Exercise objective:
Rewrite the data from the line containing "What amount of" down through the line containing "2.71 meters", replacing "capture point" with "camera position" and changing nothing else. Return only those lines.

Material:
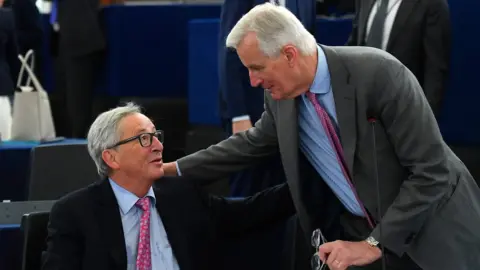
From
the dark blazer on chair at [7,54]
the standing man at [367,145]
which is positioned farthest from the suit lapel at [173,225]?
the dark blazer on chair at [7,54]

---

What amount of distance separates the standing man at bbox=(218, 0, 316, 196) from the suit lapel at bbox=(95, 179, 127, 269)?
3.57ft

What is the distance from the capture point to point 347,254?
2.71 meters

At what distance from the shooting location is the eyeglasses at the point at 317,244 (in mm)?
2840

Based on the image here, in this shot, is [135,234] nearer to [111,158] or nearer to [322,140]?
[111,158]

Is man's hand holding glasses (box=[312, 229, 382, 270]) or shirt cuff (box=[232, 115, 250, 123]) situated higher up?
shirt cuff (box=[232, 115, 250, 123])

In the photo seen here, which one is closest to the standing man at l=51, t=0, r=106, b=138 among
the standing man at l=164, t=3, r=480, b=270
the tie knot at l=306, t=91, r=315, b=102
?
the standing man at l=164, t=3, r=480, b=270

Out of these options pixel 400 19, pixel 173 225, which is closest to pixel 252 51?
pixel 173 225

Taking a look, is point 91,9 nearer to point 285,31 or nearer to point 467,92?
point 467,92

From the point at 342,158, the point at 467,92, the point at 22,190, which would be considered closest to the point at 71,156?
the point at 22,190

* * *

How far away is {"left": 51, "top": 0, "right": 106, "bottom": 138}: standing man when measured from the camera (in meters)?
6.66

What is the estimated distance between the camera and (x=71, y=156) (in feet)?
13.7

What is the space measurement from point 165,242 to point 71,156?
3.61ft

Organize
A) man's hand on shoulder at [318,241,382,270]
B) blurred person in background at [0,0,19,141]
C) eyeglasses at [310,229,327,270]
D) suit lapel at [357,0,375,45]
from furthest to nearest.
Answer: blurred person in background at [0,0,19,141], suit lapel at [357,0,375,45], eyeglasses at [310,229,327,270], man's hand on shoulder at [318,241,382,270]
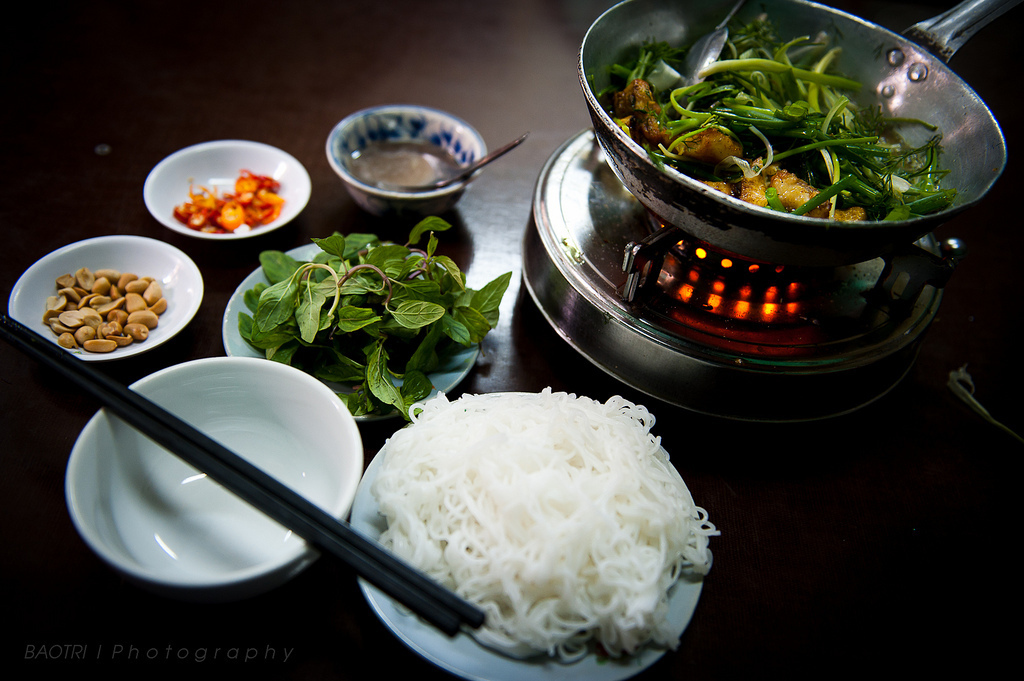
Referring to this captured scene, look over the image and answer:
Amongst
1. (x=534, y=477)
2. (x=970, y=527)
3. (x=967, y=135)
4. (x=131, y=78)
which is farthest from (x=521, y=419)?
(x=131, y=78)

Task output:
What amount of distance separates the standing man at bbox=(218, 0, 316, 196) from the suit lapel at bbox=(95, 179, 127, 269)?
3.57ft

What is the distance from the camera position to point 347,254?
2.71 meters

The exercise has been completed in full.